Return each line of the records below that contains the word "orient".

── The input ──

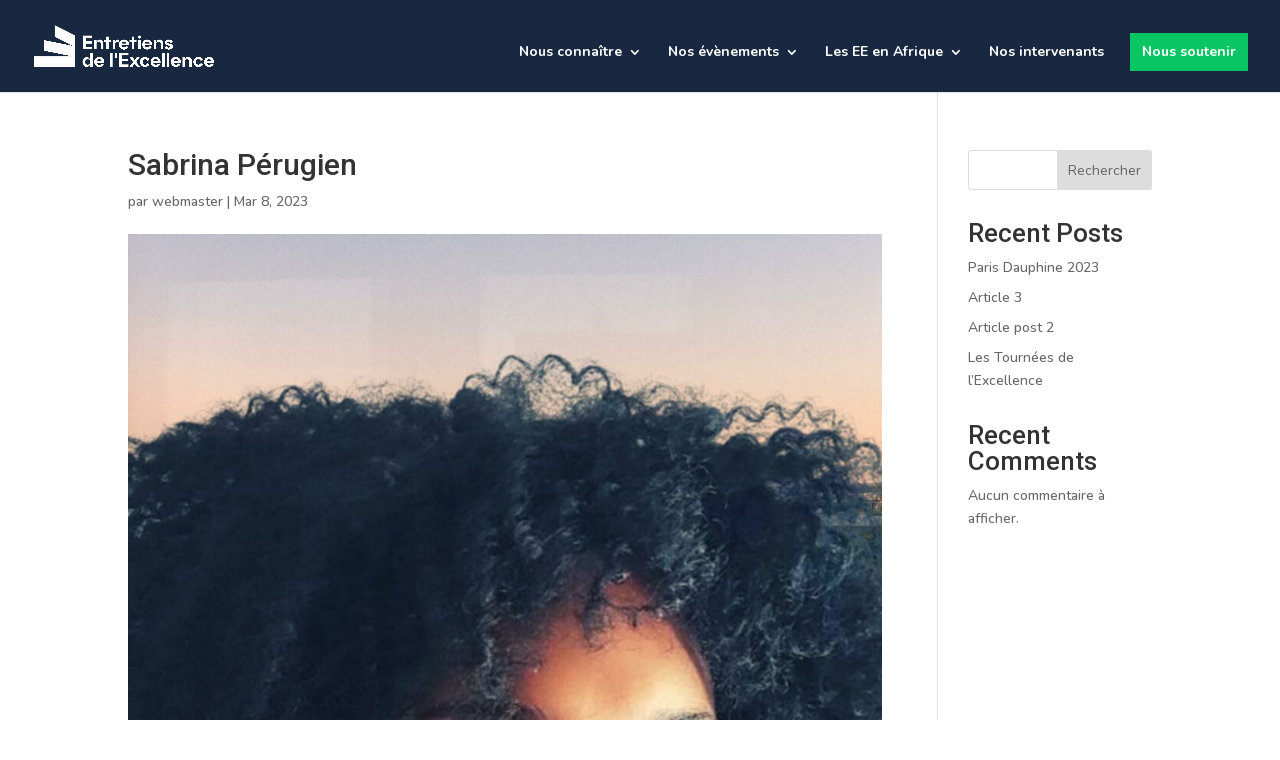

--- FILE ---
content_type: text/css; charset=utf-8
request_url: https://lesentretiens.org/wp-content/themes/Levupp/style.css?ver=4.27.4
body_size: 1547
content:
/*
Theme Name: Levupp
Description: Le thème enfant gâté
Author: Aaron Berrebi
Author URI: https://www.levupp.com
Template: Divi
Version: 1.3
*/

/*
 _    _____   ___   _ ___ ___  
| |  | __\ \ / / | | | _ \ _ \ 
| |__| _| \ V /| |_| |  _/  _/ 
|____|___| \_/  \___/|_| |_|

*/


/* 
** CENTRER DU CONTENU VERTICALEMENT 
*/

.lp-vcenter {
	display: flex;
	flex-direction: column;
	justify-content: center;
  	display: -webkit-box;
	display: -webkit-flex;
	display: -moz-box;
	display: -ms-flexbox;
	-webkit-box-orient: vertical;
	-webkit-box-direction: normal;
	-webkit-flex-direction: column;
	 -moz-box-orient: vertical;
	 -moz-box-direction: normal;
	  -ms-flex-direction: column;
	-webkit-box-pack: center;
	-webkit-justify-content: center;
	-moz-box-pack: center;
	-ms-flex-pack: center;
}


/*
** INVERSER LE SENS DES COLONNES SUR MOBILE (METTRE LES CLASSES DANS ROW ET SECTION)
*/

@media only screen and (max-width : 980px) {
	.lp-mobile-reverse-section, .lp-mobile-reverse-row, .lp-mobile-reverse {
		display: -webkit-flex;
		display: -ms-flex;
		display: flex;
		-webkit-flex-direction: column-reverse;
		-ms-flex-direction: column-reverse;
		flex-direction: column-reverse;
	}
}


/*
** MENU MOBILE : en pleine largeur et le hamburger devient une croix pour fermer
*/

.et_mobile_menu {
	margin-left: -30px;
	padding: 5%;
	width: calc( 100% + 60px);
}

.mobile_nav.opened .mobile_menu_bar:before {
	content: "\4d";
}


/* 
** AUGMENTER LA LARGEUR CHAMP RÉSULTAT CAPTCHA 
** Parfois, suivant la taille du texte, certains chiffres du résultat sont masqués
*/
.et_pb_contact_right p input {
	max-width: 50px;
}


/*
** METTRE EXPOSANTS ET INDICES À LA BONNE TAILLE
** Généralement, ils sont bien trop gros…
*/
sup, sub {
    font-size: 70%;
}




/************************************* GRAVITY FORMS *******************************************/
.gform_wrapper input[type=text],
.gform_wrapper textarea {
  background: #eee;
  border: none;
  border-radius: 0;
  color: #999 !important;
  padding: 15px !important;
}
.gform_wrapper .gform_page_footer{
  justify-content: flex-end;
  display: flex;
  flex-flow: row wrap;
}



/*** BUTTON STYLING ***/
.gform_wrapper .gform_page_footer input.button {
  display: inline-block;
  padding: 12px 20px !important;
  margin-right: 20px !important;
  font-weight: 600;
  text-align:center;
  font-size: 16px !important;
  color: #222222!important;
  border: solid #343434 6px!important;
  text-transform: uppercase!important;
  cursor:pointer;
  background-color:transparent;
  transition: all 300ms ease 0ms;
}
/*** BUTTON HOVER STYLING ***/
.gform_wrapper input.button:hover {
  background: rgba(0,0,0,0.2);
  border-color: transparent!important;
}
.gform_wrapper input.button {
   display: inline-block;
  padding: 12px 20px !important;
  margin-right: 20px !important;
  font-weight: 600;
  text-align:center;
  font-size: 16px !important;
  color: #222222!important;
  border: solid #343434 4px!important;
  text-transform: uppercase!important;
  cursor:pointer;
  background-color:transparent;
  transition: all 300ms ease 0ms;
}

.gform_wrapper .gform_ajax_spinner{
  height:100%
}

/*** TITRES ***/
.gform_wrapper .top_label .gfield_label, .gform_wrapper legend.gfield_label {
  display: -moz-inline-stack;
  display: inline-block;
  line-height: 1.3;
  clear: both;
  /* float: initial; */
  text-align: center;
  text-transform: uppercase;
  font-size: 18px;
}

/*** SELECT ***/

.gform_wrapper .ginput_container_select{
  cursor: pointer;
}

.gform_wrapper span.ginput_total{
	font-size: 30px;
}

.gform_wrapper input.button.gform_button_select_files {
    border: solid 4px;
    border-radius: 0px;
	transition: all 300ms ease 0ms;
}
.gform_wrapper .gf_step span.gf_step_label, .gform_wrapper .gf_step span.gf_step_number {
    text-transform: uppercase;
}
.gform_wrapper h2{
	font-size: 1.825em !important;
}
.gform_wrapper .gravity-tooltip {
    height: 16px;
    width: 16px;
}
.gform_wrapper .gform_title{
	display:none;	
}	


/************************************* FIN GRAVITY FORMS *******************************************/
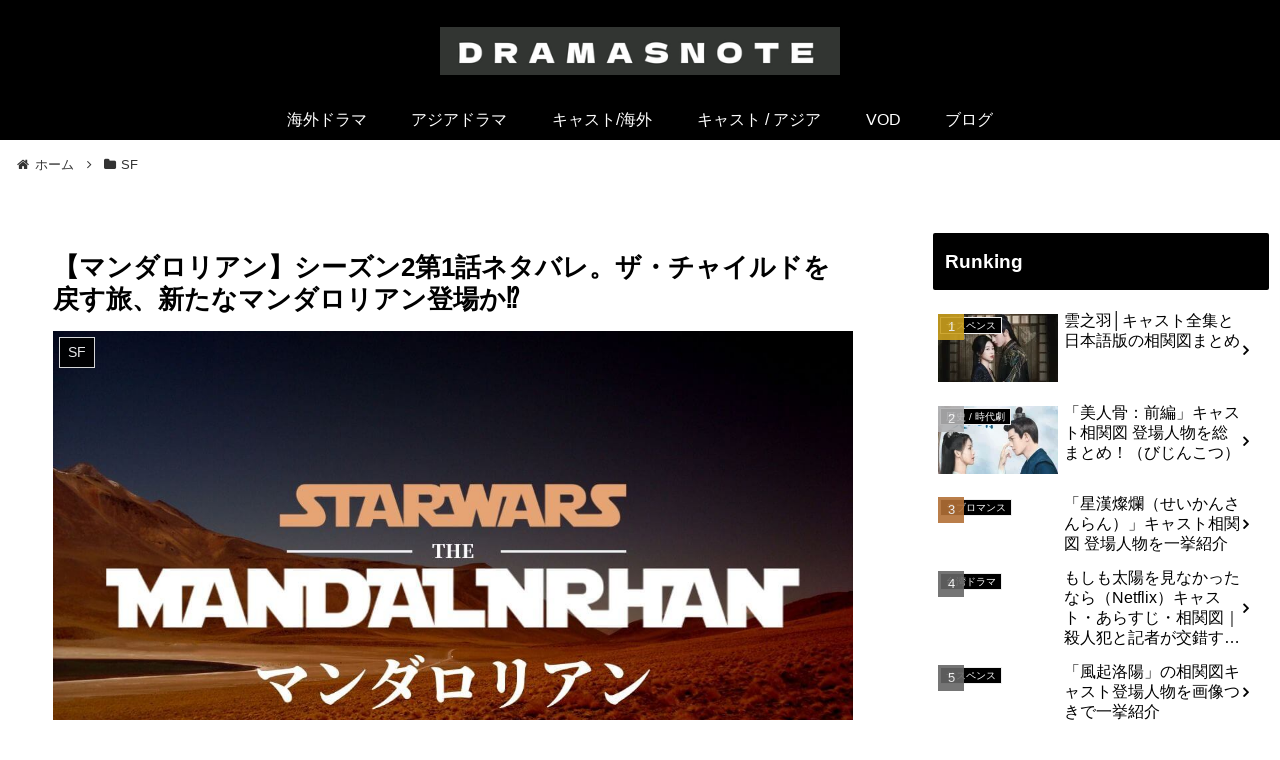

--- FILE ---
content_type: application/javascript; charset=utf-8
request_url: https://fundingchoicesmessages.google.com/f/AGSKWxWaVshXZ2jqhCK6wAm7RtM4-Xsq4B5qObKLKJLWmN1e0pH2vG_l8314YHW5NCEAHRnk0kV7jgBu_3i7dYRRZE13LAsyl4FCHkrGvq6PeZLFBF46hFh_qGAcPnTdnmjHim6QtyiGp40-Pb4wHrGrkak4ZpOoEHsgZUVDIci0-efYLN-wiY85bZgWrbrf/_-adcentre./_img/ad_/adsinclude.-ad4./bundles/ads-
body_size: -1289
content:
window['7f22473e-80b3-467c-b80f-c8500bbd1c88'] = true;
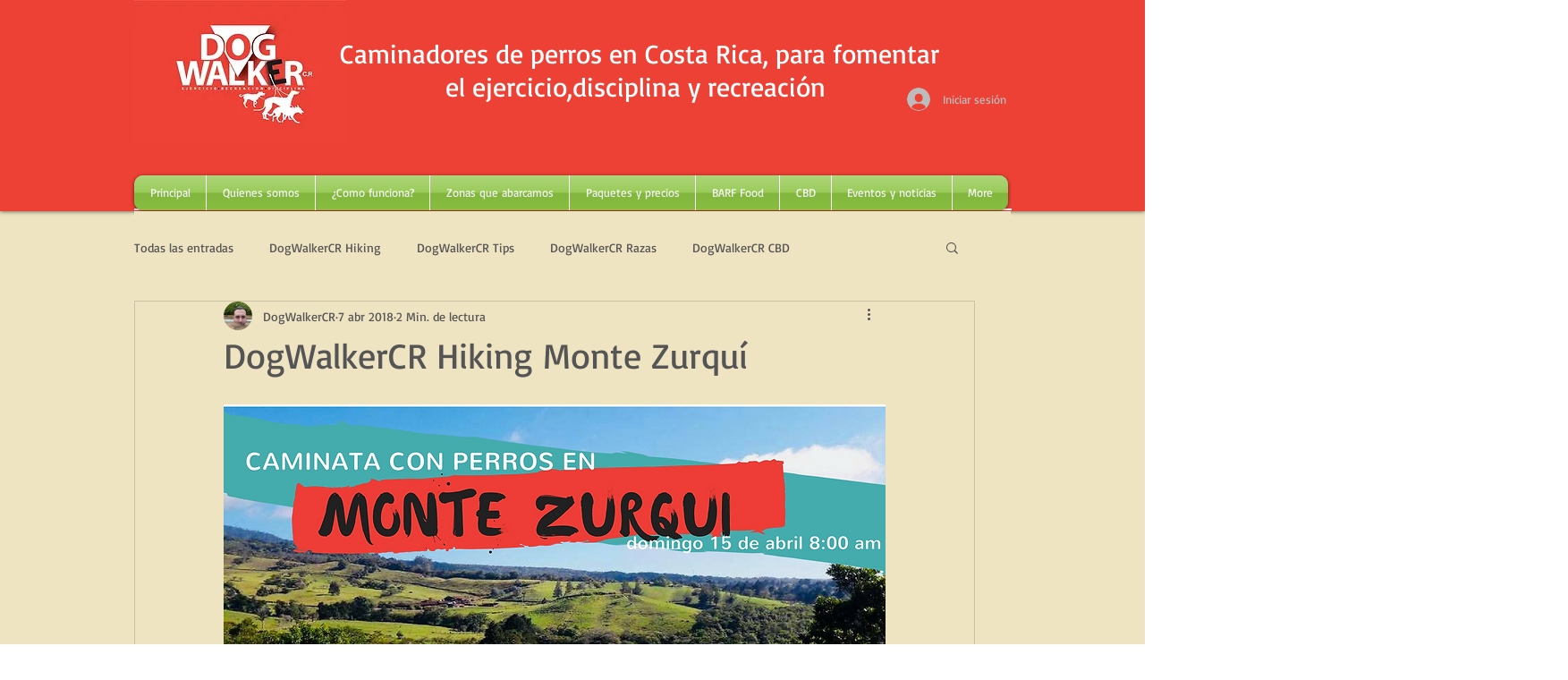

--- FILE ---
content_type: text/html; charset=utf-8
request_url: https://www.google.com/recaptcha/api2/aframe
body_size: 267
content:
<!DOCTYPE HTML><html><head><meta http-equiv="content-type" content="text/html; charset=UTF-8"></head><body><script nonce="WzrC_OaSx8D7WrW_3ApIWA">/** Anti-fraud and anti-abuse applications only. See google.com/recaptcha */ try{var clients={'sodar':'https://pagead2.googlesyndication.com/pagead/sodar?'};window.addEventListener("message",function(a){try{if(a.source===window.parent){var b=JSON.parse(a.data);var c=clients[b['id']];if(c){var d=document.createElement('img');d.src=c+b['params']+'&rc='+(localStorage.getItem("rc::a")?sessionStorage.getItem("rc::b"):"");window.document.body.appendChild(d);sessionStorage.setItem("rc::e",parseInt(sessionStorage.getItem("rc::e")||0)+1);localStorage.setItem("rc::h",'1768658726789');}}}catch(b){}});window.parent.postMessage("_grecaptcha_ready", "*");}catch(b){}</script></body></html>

───

▸ Answer box
	-webkit-box-orient: vertical;
	 -moz-box-orient: vertical;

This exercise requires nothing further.